==== Exercise materials ====

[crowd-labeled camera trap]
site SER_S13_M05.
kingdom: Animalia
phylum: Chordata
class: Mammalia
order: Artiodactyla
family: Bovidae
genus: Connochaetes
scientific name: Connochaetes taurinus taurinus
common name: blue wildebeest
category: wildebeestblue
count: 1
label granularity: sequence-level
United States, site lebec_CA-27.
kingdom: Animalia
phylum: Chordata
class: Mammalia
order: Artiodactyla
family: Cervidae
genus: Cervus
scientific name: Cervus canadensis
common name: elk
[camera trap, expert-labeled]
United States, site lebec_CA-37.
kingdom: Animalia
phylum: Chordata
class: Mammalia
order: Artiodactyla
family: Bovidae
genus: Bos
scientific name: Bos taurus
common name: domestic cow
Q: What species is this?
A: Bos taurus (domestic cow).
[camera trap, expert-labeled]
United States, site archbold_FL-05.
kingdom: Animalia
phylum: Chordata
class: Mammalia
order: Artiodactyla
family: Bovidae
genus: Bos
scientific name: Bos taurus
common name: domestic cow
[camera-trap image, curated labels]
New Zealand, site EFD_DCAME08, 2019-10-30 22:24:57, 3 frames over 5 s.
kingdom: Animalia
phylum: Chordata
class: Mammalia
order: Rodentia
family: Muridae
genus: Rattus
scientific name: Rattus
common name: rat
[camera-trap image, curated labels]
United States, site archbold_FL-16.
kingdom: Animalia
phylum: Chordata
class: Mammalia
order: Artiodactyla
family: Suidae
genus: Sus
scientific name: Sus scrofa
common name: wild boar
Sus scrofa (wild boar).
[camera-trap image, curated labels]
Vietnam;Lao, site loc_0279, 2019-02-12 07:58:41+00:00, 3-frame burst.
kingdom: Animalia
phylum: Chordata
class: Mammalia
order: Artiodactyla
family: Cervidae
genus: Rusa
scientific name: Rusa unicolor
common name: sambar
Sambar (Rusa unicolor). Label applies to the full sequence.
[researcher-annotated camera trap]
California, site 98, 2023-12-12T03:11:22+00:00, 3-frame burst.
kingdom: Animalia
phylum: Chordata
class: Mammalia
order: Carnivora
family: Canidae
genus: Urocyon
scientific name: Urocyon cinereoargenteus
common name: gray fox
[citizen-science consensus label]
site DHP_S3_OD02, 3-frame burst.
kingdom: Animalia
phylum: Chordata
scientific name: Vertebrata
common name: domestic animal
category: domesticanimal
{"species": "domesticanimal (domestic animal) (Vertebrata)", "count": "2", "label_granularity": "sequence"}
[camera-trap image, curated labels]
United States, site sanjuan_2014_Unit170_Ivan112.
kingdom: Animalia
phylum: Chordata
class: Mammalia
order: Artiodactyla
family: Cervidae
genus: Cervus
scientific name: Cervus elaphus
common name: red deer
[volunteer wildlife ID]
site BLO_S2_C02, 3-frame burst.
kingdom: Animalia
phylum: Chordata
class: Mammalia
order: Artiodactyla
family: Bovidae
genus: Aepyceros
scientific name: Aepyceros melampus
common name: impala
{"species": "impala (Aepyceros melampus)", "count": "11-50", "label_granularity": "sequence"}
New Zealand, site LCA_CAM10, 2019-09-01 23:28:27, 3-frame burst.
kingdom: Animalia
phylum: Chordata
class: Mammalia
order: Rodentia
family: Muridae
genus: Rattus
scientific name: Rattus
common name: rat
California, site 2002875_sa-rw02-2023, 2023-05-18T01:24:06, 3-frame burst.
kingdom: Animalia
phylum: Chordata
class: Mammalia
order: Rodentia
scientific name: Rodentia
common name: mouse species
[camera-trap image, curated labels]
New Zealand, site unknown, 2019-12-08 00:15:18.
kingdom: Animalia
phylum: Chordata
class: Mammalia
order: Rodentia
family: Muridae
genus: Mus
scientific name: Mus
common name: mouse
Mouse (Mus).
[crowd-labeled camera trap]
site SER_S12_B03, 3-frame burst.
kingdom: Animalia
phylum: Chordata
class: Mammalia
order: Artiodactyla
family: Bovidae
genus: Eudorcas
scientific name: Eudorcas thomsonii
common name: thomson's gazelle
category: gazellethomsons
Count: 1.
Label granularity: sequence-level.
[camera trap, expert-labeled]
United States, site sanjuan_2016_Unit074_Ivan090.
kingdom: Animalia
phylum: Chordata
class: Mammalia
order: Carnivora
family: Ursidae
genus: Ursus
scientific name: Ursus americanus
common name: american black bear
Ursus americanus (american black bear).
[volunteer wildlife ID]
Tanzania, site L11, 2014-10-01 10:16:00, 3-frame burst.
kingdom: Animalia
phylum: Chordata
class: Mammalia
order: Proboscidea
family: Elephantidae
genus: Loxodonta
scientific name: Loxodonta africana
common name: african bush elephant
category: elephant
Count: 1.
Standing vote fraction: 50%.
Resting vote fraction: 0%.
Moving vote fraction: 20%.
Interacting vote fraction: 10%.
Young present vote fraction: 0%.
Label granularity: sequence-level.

====

> What to produce
Print the listing above from its first line through the line with "scientific name: Rusa unicolor", and stop there.

> Written solution
[crowd-labeled camera trap]
site SER_S13_M05.
kingdom: Animalia
phylum: Chordata
class: Mammalia
order: Artiodactyla
family: Bovidae
genus: Connochaetes
scientific name: Connochaetes taurinus taurinus
common name: blue wildebeest
category: wildebeestblue
count: 1
label granularity: sequence-level
United States, site lebec_CA-27.
kingdom: Animalia
phylum: Chordata
class: Mammalia
order: Artiodactyla
family: Cervidae
genus: Cervus
scientific name: Cervus canadensis
common name: elk
[camera trap, expert-labeled]
United States, site lebec_CA-37.
kingdom: Animalia
phylum: Chordata
class: Mammalia
order: Artiodactyla
family: Bovidae
genus: Bos
scientific name: Bos taurus
common name: domestic cow
Q: What species is this?
A: Bos taurus (domestic cow).
[camera trap, expert-labeled]
United States, site archbold_FL-05.
kingdom: Animalia
phylum: Chordata
class: Mammalia
order: Artiodactyla
family: Bovidae
genus: Bos
scientific name: Bos taurus
common name: domestic cow
[camera-trap image, curated labels]
New Zealand, site EFD_DCAME08, 2019-10-30 22:24:57, 3 frames over 5 s.
kingdom: Animalia
phylum: Chordata
class: Mammalia
order: Rodentia
family: Muridae
genus: Rattus
scientific name: Rattus
common name: rat
[camera-trap image, curated labels]
United States, site archbold_FL-16.
kingdom: Animalia
phylum: Chordata
class: Mammalia
order: Artiodactyla
family: Suidae
genus: Sus
scientific name: Sus scrofa
common name: wild boar
Sus scrofa (wild boar).
[camera-trap image, curated labels]
Vietnam;Lao, site loc_0279, 2019-02-12 07:58:41+00:00, 3-frame burst.
kingdom: Animalia
phylum: Chordata
class: Mammalia
order: Artiodactyla
family: Cervidae
genus: Rusa
scientific name: Rusa unicolor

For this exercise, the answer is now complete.